How does a dynamic virtual reality file look like? Essentially it is just the 3D version of the static virtual arena with the difference that an integer value of 255 indicates that the LED is completely on (as opposed to 100 in the static case). The third axis contains all the ‘frames’ of the virtual reality ‘video’.

As an example, follow the instructions below to convert a real odor plume measurement to a dynamic virtual reality that PiVR can use:

  1. Get the odor plume data from Álvarez-Salvado et al ., 2018 and unzip the file. The relevant file is “10302017_10cms_bounded_2.h5”.
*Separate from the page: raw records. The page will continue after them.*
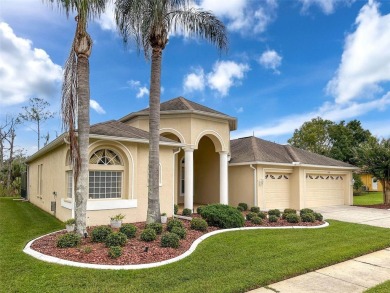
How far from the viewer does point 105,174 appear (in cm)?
1210

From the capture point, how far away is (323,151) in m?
40.0

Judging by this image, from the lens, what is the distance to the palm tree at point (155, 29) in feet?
33.3

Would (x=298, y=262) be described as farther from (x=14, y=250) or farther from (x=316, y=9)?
(x=316, y=9)

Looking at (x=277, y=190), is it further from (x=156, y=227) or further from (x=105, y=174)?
(x=156, y=227)

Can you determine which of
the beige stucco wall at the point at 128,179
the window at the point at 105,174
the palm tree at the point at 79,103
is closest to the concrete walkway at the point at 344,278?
the palm tree at the point at 79,103

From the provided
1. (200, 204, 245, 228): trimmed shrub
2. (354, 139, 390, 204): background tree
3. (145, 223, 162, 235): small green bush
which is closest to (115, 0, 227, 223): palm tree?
(145, 223, 162, 235): small green bush

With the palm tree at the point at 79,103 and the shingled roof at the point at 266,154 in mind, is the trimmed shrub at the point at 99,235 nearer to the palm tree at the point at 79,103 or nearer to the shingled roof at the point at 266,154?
the palm tree at the point at 79,103

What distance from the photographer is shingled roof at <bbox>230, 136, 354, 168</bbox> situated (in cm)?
1859

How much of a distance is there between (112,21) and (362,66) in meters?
14.3

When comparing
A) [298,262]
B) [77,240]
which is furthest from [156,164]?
[298,262]

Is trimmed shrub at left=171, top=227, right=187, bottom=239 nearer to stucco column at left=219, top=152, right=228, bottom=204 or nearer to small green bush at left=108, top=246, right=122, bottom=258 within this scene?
small green bush at left=108, top=246, right=122, bottom=258

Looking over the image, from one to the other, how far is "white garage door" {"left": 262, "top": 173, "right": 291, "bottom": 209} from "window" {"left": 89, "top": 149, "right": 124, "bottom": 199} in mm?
9659

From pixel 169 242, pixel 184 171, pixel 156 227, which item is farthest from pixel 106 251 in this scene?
pixel 184 171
  2. While downloading, you can make sure you have the correct conda environment to handle the data. Below is the code to create new environment and install the necessary packages (Windows):

    conda create -n dynamic_odor_env python=3.7 -y
    activate dynamic_odor_env
    conda install -c anaconda h5py -y
    conda install matplotlib -y
    
  3. Now start python and adapt the following code:

    import numpy as np
    import h5py
    
    # Adapt this to the location of your file
    data_path = 'C:\\10302017_10cms_bounded_2.h5'
    
    # Read the h5 datafile using the h5py library
    data = h5py.File(data_path, 'r')
    
    # The h5 datafile is a dictionary. As the keys are unkown,
    # cycle through to learn what files are stored in this fie.
    for key in data.keys():
       print(key) #Names of the groups in HDF5 file.
    # ok, the relevant (only) key is 'dataset2'
    # Using this group key we can now access the data
    actual_data_temp = data['dataset2']
    actual_data = actual_data[()]
    # make sure you do have the data:
    print(actual_data.shape)
    # (3600, 406, 216)
    # This information, together with the metadate indicates that
    # the first dimension holds the measurements of the timepoints
    # (Frequency of 15Hz for a duration of 4 minutes = 3600 frames).
    # The other two dimensions are spatial dimensions.
    
    # Below the reason it is necessary to use uint8 (8bit integer
    # precision instead of float (just remove the #)
    # import sys
    # print('Using 64bit float precision: ' +
    #    repr(sys.getsizeof(np.zeros((actual_data.shape[0],640,480),
    #    dtype=np.float64))/1e6) + 'Megabytes' )
    # print('Better to use uint8 as I ll only need to use: ' +
    #    repr(sys.getsizeof(np.zeros((actual_data.shape[0],640, 480),
    #    dtype=np.uint8))/1e6) + 'Megabytes in RAM' )
    
    # Now to convert the 64bit floating point to 8 bit
    # find maximum value:
    max_value = np.amax(actual_data)
    # find minimum value:
    min_value = np.amin(actual_data)
    
    # convert data to uint8 to save a ton of space
    convert_factor = 255/(max_value + (- min_value))
    downsampled = (actual_data+(-min_value)) * convert_factor
    
     # We need to create an empty arena with 640x480 pixels using the
     # correct datatype..
     correct_size_arena = np.zeros((480,640,actual_data.shape[0]),
        dtype=np.uint8)
     # and place the moving arena in to the center.
     start_y = int(correct_size_arena.shape[0]/2 -
        downsampled.T.shape[0]/2) # 132.0
     start_x = int((correct_size_arena.shape[1]/2 -
         downsampled.T.shape[1]/2)) # 117
     correct_size_arena[start_y:int(start_y+downsampled.T.shape[0]),
        start_x:int(start_x+downsampled.T.shape[1]),:] = downsampled.T
    
     # In order to see how the just created arena looks like, run
     # the code below (uncomment by removeing the #)
     # import matplotlib.pyplot as plt
     # fig,ax = plt.subplots()
     # ax.imshow(correct_size_arena[:, :, 0])
     # plt.show()
    
     # Even after downsampling, file is way to large (>1Gb). To
     # solve this, only save 1/8 of the file (~30seconds).
     np.save('C:\\dynamic_odor_plume_eigth_Hz[15].npy',
        correct_size_arena[:,:,0:int(correct_size_arena.shape[2]/8)])
    
  4. Now you must transfer the file containing the new dynamic virtual reality to your PiVR setup and select it when running your experiment, identical to what you would do to select a static virtual arena.